## Passage given
We z-transformed all quantitative covariates to ease model convergence and achieve estimate comparability [74]. We examined the collinearity of predictor variables at the outset of our analysis using Pearson product‐moment correlation coefficient and Spearman rank correlation coefficient. We considered variables highly collinear and potentially problematic when coding our models if test statistics were ≥ 0.7 or ≤ -0.7 [75]. We subsequently prevented highly collinear covariates from occurring in the same model [74]. We then constructed a global model of the final covariates, from which all future models were based (Table 2).
Additionally, we evaluated the overall variability of ecological factors across sites by conducting a series of Kruskal-Wallis non-parametric analysis of variance (ANOVA) tests. Moreover, we assessed the relationship between topographic heterogeneity and other ecological characteristics, such as overall species richness and slope, using p-values obtained from the Pearson correlation coefficient test in order to confirm whether the trends generally associated with topographic heterogeneity also exist in MMNP (e.g., positive correlation between topographic heterogeneity and slope). We set the alpha level to identify p-value significance at ≤0.05 for all tests.
Hierarchical distance sampling.

## Problem 1
Copy the part of the covariate analysis passage between "Additionally, we evaluated" and "for all tests.", inclusive.
## Problem 2
According to the covariate analysis passage, what test statistic values led the authors to treat variables as highly collinear?

## Dataset records
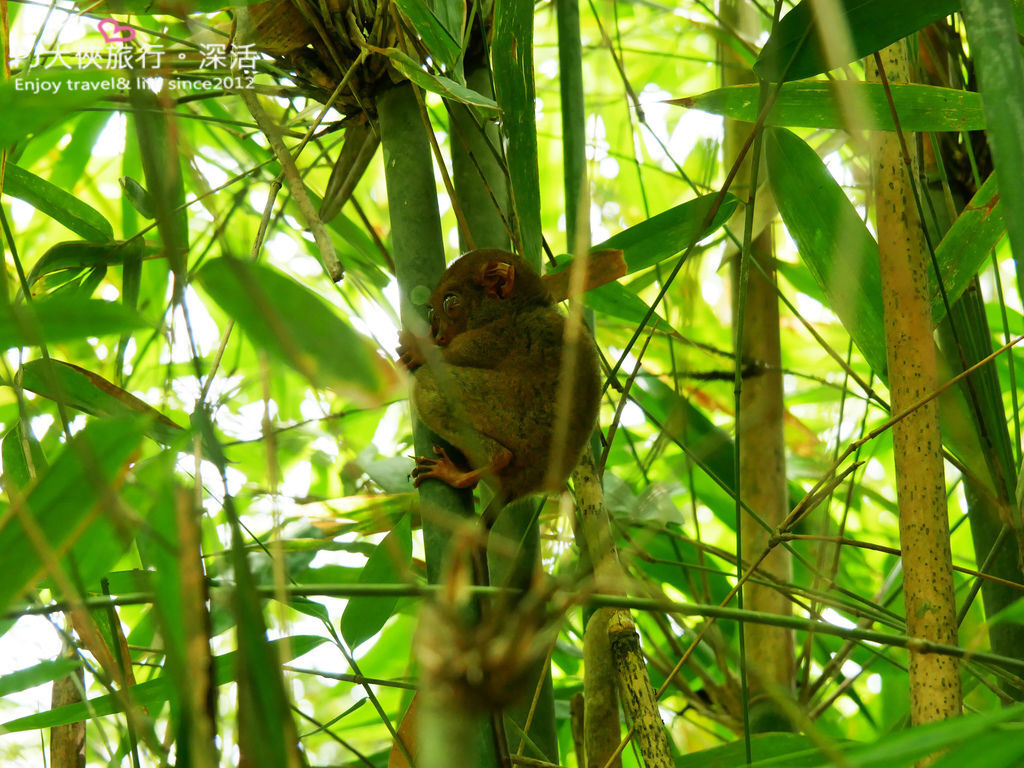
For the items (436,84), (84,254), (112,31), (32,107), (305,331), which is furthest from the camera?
(112,31)

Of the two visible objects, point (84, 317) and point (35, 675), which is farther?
point (35, 675)

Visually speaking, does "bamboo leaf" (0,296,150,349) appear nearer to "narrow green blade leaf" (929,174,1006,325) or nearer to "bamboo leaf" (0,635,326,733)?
"bamboo leaf" (0,635,326,733)

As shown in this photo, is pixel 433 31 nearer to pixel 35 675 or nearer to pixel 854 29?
pixel 854 29

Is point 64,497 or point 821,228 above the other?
point 821,228

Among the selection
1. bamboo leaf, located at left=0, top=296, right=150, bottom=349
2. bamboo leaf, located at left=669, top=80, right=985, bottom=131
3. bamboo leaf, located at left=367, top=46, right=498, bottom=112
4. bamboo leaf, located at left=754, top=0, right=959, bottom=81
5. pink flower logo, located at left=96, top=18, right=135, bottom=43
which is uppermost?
pink flower logo, located at left=96, top=18, right=135, bottom=43

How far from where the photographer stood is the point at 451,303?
8.25ft

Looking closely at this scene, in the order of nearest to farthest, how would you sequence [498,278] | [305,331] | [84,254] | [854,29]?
[305,331], [854,29], [84,254], [498,278]

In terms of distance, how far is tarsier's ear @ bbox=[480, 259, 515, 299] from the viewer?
8.00 ft

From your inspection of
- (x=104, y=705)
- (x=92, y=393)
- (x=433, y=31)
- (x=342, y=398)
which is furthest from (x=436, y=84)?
(x=104, y=705)

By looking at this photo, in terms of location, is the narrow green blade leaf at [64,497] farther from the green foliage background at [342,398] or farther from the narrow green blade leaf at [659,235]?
the narrow green blade leaf at [659,235]

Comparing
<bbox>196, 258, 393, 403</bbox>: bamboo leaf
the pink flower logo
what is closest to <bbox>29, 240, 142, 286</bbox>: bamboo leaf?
the pink flower logo

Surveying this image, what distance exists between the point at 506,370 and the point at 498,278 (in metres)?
0.29

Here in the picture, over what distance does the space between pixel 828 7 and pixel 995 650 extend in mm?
1269

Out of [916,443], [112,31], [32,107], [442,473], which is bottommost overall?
[916,443]
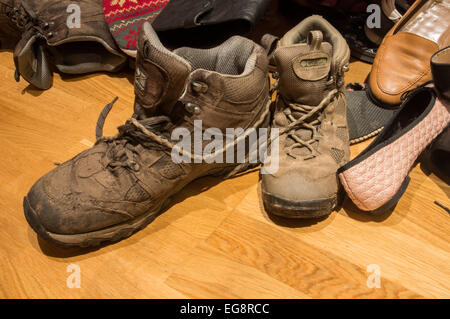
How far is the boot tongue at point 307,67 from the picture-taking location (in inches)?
29.3

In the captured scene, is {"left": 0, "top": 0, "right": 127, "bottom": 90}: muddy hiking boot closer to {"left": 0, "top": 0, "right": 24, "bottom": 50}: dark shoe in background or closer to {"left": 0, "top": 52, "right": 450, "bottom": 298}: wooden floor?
{"left": 0, "top": 0, "right": 24, "bottom": 50}: dark shoe in background

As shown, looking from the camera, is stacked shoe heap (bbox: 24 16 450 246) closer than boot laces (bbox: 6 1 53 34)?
Yes

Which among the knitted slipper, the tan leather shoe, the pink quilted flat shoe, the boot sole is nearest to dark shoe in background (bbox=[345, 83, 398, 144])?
the tan leather shoe

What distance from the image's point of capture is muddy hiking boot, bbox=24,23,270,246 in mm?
651

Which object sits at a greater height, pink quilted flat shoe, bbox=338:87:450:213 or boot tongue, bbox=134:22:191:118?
boot tongue, bbox=134:22:191:118

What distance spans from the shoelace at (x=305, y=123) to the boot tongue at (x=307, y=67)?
0.02m

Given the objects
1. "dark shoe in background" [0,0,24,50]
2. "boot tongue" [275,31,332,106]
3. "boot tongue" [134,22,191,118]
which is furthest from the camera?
"dark shoe in background" [0,0,24,50]

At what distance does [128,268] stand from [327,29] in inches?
27.1

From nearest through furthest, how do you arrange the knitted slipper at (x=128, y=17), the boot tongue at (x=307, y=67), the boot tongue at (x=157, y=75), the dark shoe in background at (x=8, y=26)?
the boot tongue at (x=157, y=75) → the boot tongue at (x=307, y=67) → the knitted slipper at (x=128, y=17) → the dark shoe in background at (x=8, y=26)

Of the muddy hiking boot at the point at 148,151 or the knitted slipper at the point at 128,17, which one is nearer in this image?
the muddy hiking boot at the point at 148,151

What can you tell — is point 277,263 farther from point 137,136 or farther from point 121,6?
point 121,6

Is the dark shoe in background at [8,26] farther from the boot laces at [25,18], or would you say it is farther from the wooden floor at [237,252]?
the wooden floor at [237,252]

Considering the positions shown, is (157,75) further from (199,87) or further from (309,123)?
(309,123)

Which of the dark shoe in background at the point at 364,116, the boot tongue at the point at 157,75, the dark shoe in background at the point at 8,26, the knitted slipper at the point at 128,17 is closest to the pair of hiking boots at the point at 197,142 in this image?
the boot tongue at the point at 157,75
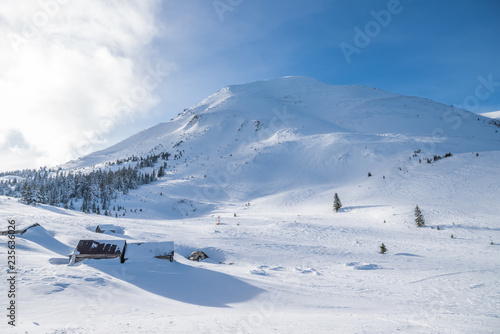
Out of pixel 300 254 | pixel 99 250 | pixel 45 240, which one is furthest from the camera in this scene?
pixel 300 254

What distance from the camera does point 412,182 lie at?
33469 mm

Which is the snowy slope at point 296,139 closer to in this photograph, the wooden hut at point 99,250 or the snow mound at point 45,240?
the snow mound at point 45,240

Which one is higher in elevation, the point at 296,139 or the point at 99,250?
the point at 296,139

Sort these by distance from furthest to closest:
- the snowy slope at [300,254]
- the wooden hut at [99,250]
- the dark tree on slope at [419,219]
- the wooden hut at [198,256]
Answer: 1. the dark tree on slope at [419,219]
2. the wooden hut at [198,256]
3. the wooden hut at [99,250]
4. the snowy slope at [300,254]

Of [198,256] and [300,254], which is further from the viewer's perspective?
[300,254]

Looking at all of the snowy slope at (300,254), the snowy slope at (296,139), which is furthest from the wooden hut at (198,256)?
the snowy slope at (296,139)

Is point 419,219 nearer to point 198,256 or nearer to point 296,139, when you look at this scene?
point 198,256

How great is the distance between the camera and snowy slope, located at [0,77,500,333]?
7.68 m

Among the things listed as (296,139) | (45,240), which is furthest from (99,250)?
(296,139)

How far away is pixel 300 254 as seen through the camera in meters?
17.7

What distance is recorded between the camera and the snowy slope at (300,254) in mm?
7676

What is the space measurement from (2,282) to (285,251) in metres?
15.3

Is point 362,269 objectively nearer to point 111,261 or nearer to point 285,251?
point 285,251

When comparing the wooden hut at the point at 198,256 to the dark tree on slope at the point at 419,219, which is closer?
the wooden hut at the point at 198,256
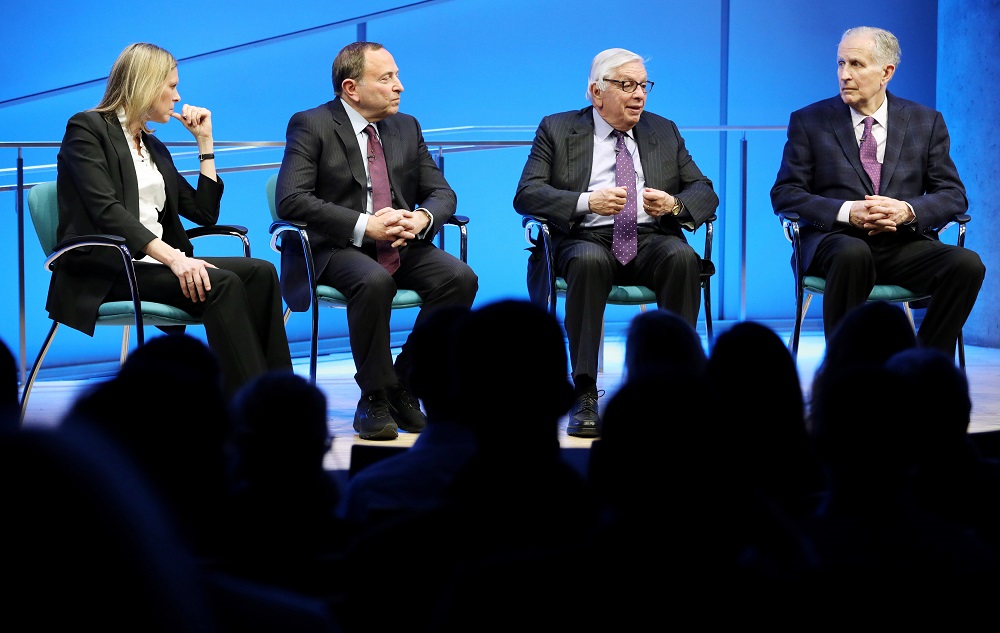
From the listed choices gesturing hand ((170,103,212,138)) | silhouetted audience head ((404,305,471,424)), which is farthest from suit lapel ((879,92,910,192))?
silhouetted audience head ((404,305,471,424))

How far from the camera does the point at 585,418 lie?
10.3ft

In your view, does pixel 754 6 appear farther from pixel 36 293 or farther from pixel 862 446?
pixel 862 446

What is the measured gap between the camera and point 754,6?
20.6 ft

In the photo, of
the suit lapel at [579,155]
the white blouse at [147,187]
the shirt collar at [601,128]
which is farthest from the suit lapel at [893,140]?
the white blouse at [147,187]

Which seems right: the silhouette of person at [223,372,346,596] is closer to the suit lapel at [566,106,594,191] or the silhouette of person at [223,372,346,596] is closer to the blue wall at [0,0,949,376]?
the suit lapel at [566,106,594,191]

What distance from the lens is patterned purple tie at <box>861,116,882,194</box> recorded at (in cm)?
386

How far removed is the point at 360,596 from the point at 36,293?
441cm

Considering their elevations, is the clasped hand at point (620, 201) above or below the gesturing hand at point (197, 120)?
below

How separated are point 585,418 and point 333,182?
3.81 feet

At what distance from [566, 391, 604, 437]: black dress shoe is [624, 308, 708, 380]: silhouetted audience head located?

## Exercise output 1
Additionally, we evaluated the overall variability of ecological factors across sites by conducting a series of Kruskal-Wallis non-parametric analysis of variance (ANOVA) tests. Moreover, we assessed the relationship between topographic heterogeneity and other ecological characteristics, such as overall species richness and slope, using p-values obtained from the Pearson correlation coefficient test in order to confirm whether the trends generally associated with topographic heterogeneity also exist in MMNP (e.g., positive correlation between topographic heterogeneity and slope). We set the alpha level to identify p-value significance at ≤0.05 for all tests.

## Exercise output 2
Values of 0.7 or higher, or -0.7 or lower.